Say particularly how you are—now do not omit it. And will you have Miss Martineau's books when I can lend them to you? Just at this moment I dare not, because they are reading them here.
Let Mr. Mackay have his full proprietary in his 'Dead Pan'—which is quite a different conception of the subject, and executed in blank verse too. I have no claims against him, I am sure!
But for the man!—To call him a poet! A prince and potentate of Commonplaces, such as he is!—I have seen his name in the Athenæum attached to a lyric or two ... poems, correctly called fugitive,—more than usually fugitive—but I never heard before that his hand was in the prose department.
R.B. to E.B.B.
Wednesday.
[Post-mark, January 14, 1846.]
Was I in the wrong, dearest, to go away with Mr.

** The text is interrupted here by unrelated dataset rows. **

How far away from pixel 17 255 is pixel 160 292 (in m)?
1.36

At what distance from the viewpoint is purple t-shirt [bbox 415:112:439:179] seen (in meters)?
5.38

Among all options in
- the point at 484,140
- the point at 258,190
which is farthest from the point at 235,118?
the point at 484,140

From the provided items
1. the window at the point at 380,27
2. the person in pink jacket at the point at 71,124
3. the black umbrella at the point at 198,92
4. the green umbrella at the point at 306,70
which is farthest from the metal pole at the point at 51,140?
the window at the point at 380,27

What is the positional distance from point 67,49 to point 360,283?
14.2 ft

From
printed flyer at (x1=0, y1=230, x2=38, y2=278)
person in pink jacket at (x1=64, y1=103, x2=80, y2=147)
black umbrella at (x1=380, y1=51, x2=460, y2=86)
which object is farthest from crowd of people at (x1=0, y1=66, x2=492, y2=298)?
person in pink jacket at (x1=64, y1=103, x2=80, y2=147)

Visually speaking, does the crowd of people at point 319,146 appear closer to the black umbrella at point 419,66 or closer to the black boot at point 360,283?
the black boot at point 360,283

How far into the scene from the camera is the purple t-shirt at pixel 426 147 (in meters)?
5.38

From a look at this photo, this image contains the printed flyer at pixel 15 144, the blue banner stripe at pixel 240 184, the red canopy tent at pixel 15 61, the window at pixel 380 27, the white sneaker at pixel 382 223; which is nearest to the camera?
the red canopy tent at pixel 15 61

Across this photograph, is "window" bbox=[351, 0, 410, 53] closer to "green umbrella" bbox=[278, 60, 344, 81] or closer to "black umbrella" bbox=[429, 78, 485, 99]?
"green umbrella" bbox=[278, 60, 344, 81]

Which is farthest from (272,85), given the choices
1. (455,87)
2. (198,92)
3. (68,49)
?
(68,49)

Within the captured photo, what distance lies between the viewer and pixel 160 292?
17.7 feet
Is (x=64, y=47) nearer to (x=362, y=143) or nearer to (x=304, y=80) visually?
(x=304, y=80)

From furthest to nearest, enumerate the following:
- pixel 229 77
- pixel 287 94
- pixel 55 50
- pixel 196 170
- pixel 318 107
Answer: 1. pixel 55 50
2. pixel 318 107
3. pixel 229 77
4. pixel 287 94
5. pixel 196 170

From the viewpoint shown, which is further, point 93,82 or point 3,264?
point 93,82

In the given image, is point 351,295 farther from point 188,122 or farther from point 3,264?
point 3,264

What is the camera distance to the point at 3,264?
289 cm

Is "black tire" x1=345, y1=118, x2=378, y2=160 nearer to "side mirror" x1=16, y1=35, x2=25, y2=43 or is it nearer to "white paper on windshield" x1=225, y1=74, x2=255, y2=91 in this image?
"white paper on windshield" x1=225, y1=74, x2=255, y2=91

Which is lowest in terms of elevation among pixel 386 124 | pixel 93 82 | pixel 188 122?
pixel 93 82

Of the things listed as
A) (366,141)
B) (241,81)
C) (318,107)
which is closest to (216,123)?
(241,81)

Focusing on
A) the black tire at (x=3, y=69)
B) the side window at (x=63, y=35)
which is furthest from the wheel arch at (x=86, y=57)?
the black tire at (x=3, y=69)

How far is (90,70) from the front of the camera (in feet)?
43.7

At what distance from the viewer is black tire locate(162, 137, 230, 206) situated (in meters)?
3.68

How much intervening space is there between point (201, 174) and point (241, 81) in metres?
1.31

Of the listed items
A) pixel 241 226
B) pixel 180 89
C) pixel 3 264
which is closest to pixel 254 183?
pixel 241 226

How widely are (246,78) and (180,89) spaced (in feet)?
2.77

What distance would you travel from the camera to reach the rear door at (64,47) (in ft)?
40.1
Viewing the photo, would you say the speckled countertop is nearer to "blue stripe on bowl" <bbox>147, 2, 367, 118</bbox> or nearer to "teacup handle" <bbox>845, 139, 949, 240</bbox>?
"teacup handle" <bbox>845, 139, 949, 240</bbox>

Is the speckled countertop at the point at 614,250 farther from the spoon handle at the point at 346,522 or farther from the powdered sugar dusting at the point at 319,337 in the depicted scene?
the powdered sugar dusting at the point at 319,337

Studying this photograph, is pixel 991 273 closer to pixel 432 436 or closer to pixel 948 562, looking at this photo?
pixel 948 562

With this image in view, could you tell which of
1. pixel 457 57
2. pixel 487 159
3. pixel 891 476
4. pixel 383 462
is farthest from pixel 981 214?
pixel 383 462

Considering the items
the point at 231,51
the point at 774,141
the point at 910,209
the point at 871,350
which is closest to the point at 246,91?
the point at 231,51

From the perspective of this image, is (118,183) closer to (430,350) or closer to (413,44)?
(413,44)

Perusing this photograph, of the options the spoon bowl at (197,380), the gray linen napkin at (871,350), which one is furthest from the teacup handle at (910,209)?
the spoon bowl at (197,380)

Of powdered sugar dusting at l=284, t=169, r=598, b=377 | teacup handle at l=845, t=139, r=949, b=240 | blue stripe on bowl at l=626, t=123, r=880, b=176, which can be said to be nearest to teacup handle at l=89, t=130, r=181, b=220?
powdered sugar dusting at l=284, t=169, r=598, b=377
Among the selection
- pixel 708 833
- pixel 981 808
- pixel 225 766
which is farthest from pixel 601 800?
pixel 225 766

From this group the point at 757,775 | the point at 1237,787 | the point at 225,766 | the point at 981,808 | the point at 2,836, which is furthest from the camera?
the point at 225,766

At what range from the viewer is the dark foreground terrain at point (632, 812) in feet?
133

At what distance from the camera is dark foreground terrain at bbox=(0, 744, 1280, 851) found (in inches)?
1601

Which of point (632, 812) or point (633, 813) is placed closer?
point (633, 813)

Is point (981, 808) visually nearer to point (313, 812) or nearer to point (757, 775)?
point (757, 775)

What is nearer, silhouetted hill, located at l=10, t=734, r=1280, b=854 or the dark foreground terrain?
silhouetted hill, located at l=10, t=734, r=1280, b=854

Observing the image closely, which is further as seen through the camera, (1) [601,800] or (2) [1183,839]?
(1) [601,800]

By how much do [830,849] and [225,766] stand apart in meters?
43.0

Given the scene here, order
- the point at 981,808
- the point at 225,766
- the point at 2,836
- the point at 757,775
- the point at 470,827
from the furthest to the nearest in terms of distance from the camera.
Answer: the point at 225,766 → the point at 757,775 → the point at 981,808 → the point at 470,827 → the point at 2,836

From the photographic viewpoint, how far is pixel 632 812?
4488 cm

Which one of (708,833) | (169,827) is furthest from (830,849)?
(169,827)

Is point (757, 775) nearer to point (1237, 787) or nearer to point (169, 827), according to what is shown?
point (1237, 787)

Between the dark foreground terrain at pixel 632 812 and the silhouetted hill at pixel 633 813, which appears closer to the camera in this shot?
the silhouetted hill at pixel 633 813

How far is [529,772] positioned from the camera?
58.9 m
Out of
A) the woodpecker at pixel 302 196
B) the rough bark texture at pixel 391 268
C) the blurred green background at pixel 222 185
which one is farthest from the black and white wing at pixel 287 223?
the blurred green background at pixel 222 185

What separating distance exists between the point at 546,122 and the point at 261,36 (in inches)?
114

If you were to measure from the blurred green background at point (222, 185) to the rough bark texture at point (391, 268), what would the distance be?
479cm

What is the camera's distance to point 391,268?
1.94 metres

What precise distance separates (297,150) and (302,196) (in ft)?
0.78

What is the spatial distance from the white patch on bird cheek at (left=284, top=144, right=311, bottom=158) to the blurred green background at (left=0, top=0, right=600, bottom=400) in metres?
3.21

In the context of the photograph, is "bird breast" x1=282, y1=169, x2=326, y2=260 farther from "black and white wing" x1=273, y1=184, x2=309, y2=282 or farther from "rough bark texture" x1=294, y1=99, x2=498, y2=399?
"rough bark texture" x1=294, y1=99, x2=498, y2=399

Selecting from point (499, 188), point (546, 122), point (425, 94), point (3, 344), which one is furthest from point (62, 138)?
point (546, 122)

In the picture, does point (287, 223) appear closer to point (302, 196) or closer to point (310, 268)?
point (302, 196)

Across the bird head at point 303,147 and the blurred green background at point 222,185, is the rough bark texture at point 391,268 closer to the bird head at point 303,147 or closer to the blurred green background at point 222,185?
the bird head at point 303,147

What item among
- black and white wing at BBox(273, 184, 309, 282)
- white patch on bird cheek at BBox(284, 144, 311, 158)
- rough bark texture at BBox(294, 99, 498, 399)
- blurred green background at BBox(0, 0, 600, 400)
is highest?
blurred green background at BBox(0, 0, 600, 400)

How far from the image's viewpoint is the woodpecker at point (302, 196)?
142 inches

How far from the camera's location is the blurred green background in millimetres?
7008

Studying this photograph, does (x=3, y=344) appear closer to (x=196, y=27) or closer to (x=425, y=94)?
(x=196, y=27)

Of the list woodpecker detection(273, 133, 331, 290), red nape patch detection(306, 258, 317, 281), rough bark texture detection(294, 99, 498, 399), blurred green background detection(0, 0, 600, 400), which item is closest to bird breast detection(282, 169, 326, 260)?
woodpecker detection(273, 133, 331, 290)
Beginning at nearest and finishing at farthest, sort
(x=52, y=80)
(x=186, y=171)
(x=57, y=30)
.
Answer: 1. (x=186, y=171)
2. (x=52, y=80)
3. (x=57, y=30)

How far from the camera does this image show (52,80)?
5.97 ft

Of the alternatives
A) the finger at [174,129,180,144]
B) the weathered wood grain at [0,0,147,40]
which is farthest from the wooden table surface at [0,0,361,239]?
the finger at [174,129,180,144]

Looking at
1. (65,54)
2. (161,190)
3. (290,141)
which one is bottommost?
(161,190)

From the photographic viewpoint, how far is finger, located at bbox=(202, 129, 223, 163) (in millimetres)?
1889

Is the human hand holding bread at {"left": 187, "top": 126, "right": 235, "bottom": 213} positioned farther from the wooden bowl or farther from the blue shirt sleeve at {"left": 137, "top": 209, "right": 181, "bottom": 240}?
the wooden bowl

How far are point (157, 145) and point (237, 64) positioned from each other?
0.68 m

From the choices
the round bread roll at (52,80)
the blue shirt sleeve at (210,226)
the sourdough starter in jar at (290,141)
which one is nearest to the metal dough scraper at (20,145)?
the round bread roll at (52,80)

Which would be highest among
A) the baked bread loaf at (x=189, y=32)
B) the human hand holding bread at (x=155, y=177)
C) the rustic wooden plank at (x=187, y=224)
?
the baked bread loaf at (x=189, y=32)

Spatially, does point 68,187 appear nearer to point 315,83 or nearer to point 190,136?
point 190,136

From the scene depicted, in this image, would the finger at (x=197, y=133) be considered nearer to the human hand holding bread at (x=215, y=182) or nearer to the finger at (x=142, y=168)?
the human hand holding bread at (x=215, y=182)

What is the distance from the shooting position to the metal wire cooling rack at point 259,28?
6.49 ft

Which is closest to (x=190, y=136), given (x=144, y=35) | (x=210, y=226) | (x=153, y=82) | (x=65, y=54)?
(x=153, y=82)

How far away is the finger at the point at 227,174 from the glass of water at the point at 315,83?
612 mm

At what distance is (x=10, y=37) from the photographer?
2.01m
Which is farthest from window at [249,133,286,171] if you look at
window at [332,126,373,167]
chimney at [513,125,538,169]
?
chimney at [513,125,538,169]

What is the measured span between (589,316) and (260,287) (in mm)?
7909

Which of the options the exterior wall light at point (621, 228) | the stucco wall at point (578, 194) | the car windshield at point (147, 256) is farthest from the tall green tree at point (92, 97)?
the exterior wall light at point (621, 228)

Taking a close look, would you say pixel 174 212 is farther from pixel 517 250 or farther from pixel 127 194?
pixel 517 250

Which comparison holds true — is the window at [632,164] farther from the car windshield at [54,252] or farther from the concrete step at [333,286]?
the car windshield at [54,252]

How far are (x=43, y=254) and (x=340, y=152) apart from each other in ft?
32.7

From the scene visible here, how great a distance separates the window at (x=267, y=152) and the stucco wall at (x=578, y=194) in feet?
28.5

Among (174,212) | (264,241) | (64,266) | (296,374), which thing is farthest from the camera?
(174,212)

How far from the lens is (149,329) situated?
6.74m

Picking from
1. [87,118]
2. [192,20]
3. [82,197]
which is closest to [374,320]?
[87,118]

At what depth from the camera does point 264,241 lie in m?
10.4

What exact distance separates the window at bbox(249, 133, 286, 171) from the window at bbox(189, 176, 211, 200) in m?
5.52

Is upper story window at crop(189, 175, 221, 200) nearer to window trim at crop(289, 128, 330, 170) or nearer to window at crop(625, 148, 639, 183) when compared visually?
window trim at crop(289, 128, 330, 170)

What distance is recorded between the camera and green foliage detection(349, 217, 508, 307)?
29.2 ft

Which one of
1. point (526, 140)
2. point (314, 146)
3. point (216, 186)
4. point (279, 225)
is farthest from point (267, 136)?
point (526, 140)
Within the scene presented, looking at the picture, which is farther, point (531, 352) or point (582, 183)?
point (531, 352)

Kenyon? I well knew and felt the price I was about to pay—but the thought did occur that he might have been informed my probable time of departure was that of his own arrival—and that he would not know how very soon, alas, I should be obliged to go—so ... to save you any least embarrassment in the world, I got—just that shake of the hand, just that look—and no more! And was it all for nothing, all needless after all? So I said to myself all the way home.
When I am away from you—a crowd of things press on me for utterance—'I will say them, not write them,' I think:—when I see you—all to be said seems insignificant, irrelevant,—'they can be written, at all events'—I think that too. So, feeling so much, I say so little!
I have just returned from Town and write for the Post—but you mean to write, I trust.